Challenge: Give the material again in full, matching it exactly.

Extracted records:
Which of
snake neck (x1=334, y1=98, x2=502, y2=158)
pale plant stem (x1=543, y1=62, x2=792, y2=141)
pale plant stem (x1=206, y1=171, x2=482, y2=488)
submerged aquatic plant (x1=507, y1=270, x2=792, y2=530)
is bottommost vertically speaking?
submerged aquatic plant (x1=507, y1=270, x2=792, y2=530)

Answer to this problem:
Which of
snake neck (x1=334, y1=98, x2=502, y2=158)
pale plant stem (x1=543, y1=62, x2=792, y2=141)
pale plant stem (x1=206, y1=171, x2=482, y2=488)
submerged aquatic plant (x1=507, y1=270, x2=792, y2=530)
is bottommost vertically speaking?
submerged aquatic plant (x1=507, y1=270, x2=792, y2=530)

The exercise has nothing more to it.